One great example of an actual device that demonstrates the power of decentralized healthcare, using an in vitro whole blood diagnostic test, is self-monitoring of blood glucose via blood glucose meters or wearable continuous glucose monitors to manage glycemic control. As evidenced by competitive funding of technologies to disrupt and transform traditional healthcare delivery, this paradigm shift will continue to advance POCT, self-testing, and remote monitoring of patients. The Qualcomm Tricorder X Prize, a $10-million award in the United States, seeks to spur the development of a “portable, wireless device in the palm of your hand that monitors and diagnoses your health conditions.” The Nokia X Challenge, a $2.25-million award also in the U.S., encourages breakthroughs in sensor technology to “bring about entirely new ways to monitor, access and improve consumer health.”

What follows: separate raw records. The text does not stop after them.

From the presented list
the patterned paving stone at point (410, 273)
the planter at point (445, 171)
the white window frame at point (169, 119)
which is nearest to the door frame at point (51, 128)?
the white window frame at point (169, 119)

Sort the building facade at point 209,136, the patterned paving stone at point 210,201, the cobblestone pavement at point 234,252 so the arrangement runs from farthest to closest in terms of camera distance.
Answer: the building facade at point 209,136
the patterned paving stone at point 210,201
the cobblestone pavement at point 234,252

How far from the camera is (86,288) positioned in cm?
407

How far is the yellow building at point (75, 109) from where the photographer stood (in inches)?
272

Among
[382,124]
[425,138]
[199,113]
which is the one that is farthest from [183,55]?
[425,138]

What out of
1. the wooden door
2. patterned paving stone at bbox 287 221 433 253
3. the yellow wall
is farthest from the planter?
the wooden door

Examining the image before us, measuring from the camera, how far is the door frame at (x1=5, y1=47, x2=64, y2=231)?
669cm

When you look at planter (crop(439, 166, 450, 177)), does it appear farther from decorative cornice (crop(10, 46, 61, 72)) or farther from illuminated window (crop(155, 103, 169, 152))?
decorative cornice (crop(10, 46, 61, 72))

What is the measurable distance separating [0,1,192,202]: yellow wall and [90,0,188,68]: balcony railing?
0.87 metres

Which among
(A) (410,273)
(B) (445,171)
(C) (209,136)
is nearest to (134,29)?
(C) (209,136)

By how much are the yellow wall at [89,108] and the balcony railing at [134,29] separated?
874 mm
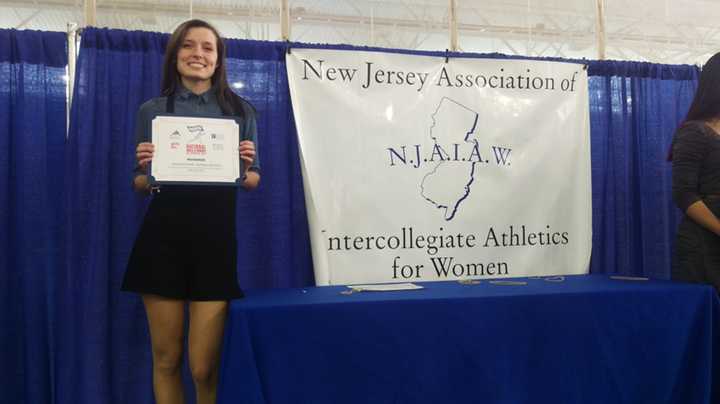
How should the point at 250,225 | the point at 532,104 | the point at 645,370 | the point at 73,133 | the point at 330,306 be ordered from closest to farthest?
the point at 330,306, the point at 645,370, the point at 73,133, the point at 250,225, the point at 532,104

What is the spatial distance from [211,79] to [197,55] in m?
0.11

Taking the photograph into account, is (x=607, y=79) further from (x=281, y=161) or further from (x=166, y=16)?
(x=166, y=16)

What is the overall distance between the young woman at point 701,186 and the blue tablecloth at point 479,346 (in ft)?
0.65

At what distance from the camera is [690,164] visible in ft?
6.99

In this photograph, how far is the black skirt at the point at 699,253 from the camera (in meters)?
2.07

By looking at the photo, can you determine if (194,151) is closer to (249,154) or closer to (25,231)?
(249,154)

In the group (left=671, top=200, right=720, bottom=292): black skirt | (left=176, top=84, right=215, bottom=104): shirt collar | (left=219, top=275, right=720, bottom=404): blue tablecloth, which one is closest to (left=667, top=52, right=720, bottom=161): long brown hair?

These challenges are interesting and exciting, and today we are already seeing a paradigm shift to patient-centric healthcare outside of the hospital driven by these new, emerging POCT technologies. However, to fully utilize these new technologies, which are rapidly transforming global healthcare, our current systems for approving and monitoring device performance will also require radical reform. Current regulatory and accreditation requirements were not originally developed for POCT but for laboratory-centered testing practices more than 30 years ago. They require further modification to meet the increasing demands for more testing in ambulatory settings, the urgent care clinic, and the home to improve therapeutic turnaround times for chronic disease management.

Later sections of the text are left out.